- SHORT TASK 1
Name every parameter that the function median_pool_2d takes in the forum thread about median pooling in PyTorch.
- SHORT TASK 2
From the forum thread about median pooling in PyTorch, output the passage starting with "#First we unfold" and going on through "1)) - 1) / s_H) + 1)".

- EXCERPTED PASSAGE
Hey, I wonder if it is possible to define a pool layer which output the median value over an specific area instead of max value or mean value only using available pytorch app function? I think this would be helpful but I have no idea how to implement it. Can you help me with some advice? Thank you!!!
If you’re on images (or chw in general) you can use torch.nn.Fold/Unfold to arrange the items you want to pool along one dimension, do your pooling, and then rearrange back.
It’s not terribly fast, but you can always optimize when its working for you.
Best regards
Thomas
Hi
If it can help, I think a simple implementation of the median pooling using fold/unfold can be
import torch as th
import torch.nn as thNn
import torch.nn.functional as thFn
import math
def unpack_param_2d(param):
try:
p_H, p_W = param[0], param[1]
except:
p_H, p_W = param, param
return p_H, p_W
def median_pool_2d(input, kernel_size, stride, padding, dilation):
#Input should be 4D (BCHW)
assert(input.dim() == 4)
#Get input dimensions
b_size, c_size, h_size, w_size = input.size()
#Get input parameters
k_H, k_W = unpack_param_2d(kernel_size)
s_H, s_W = unpack_param_2d( stride)
p_H, p_W = unpack_param_2d( padding)
d_H, d_W = unpack_param_2d( dilation)
#First we unfold all the (kernel_size x kernel_size) patches
unf_input = thFn.unfold(input, kernel_size, dilation, padding, stride)
#Reshape it so that each patch is a column
row_unf_input = unf_input.reshape(b_size, c_size, k_H*k_W, -1)
#Apply median operation along the columns for each channel separately
med_unf_input, med_unf_indexes = th.median(row_unf_input, dim = 2, keepdim=True)
#Restore original shape
out_W = math.floor(((w_size + (2 * p_W) - (d_W * (k_W - 1)) - 1) / s_W) + 1)
out_H = math.floor(((h_size + (2 * p_H) - (d_H * (k_H - 1)) - 1) / s_H) + 1)
return med_unf_input.reshape(b_size, c_size, out_H, out_W)
1 Like
Thank you very much, it works:+1:
Thank you for your advice

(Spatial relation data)
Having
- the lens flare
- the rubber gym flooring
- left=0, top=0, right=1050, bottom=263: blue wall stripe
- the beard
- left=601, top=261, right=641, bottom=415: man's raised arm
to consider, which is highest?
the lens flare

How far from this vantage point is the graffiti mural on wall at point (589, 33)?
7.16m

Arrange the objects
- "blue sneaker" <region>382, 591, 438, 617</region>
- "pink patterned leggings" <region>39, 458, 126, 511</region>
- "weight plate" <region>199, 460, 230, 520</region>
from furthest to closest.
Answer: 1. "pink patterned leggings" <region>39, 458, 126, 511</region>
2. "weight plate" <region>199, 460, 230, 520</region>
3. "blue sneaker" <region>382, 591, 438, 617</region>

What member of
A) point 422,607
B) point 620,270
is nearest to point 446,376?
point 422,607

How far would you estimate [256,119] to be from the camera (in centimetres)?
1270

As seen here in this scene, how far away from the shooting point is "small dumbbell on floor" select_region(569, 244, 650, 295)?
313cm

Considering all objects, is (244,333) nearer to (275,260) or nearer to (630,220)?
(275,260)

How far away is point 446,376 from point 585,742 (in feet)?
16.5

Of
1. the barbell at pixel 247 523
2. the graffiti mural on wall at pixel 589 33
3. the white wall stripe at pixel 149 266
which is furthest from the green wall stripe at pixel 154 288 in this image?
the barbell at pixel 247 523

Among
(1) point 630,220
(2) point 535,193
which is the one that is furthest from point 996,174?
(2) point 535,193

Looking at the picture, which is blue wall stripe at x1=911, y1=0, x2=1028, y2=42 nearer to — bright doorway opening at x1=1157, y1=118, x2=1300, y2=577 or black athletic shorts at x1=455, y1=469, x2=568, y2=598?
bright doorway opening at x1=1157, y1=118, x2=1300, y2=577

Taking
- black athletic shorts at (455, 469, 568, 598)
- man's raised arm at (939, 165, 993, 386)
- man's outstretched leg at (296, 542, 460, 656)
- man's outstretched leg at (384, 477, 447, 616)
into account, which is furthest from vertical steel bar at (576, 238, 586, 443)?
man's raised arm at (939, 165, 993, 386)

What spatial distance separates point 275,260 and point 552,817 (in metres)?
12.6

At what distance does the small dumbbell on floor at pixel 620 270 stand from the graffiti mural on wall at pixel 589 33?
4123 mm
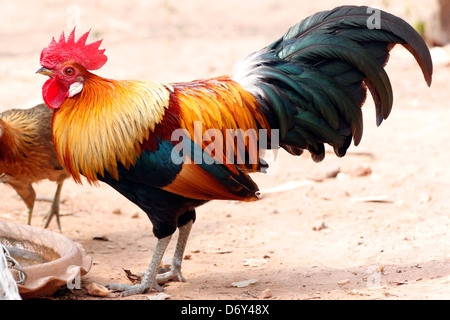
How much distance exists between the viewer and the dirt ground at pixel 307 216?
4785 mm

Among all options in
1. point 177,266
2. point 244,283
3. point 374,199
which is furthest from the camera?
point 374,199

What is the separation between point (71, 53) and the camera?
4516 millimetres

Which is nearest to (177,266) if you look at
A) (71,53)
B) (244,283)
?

- TASK OUTPUT 1
input, kernel_size, stride, padding, dilation

- TASK OUTPUT 2
#First we unfold all the (kernel_size x kernel_size) patches
unf_input = thFn.unfold(input, kernel_size, dilation, padding, stride)
#Reshape it so that each patch is a column
row_unf_input = unf_input.reshape(b_size, c_size, k_H*k_W, -1)
#Apply median operation along the columns for each channel separately
med_unf_input, med_unf_indexes = th.median(row_unf_input, dim = 2, keepdim=True)
#Restore original shape
out_W = math.floor(((w_size + (2 * p_W) - (d_W * (k_W - 1)) - 1) / s_W) + 1)
out_H = math.floor(((h_size + (2 * p_H) - (d_H * (k_H - 1)) - 1) / s_H) + 1)